Well, it exists because what you say can only be used against you if you’re informed of those rights, agree that you understand, and then waive them. Which gets back to the question I keep asking:
If people in custody must be informed of their rights, it seems to follow that they need to be informed. That is, they’re ignorant of those rights. Why then, is it reasonable to assume that Joe Schmo who isn’t in police custody knows to explicitly invoke the Fifth Amendment?
I feel like a broken record here? Am I crazy or what? This seems like an obvious question to me but maybe I’m just having a “slow” week.
See above. I’m not talking about different rights at different stages; I’m talking about a right that you should probably have whether you know about the Fifth Amendment or not and what I see as a somewhat disingenuous argument be Alito et al. that everyone already knows about that right when Miranda seems to explicitly acknowledge that the do not.
It’s an issue of balance. SCOTUS has always had to tread a thin line between protecting rights and allowing effective police enforcement. Moreover, this is a matter of politics; conservatives have been (successfully) pushing to limit Miranda more or less since it was decided. I daresay Alito would be happy to overturn it entirely.

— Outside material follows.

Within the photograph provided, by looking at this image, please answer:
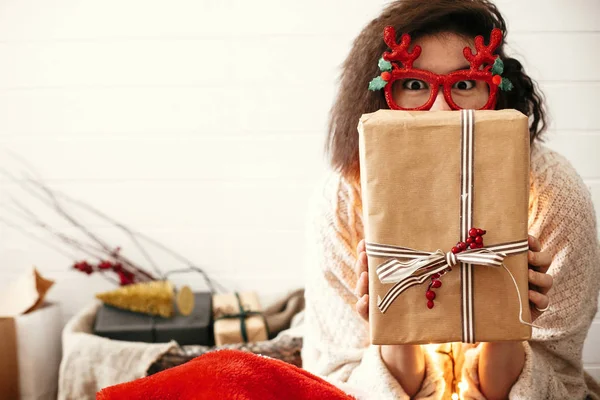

I get the same sense, actually. Maybe the answer to my question of the apparent philosophical conflict between Miranda and the Salinas decision is that the Salinas decision was written by people who don’t even want Miranda to be law. Not a terribly satisfying outlook, but possibly closer to the truth…
It shouldn’t be all that surprising. Miranda was decided 47 years ago and everyone who was on the court then is dead.
ETA: It’s important to remember that SCOTUS’ constitutional criminal procedure jurisprudence has always been allmost entirely arbitrary. There’s no Fourth Amendment equivalent to Miranda warnings, for example. Similarly, the remedy for Fourth Amendment violations is sometimes exclusion of the evidence, and sometimes it’s a civil remedy.
So what was the state of affairs before Miranda? If Scalia and (IIRC) Thomas get their publicly expressed wish (through a dissent) to overturn Miranda, what would be the practical effect(s)? I simply don’t know what other laws or Constitutional issues are controlling absent that one decision.
One of the better informed posters can correct me but my understanding is that, prior to Miranda, pretty much the only thing the Fifth did for anyone was allow them to refuse to answer a question in court when faced with the possibility of reprisals from an angry judge. Basically, it prevented the judge from holding you in contempt or whatever if you refused to answer a question.
Miranda created a number of substantive changes in the law (the majority opinion alone is 26 pages, IIRC.) The most basic distinction is that suspects would no longer be advised of their right to counsel or to remain silent, though they would still enjoy them (the right to counsel during interrogations was established two years earlier in Escobedo v. Illinois.)
There are countries whose version of a Miranda Warning is “You can scream if you want to. We don’t mind. We have earplugs.”
I carry these with me. Seriously.
I gave them away as stocking stuffers as well.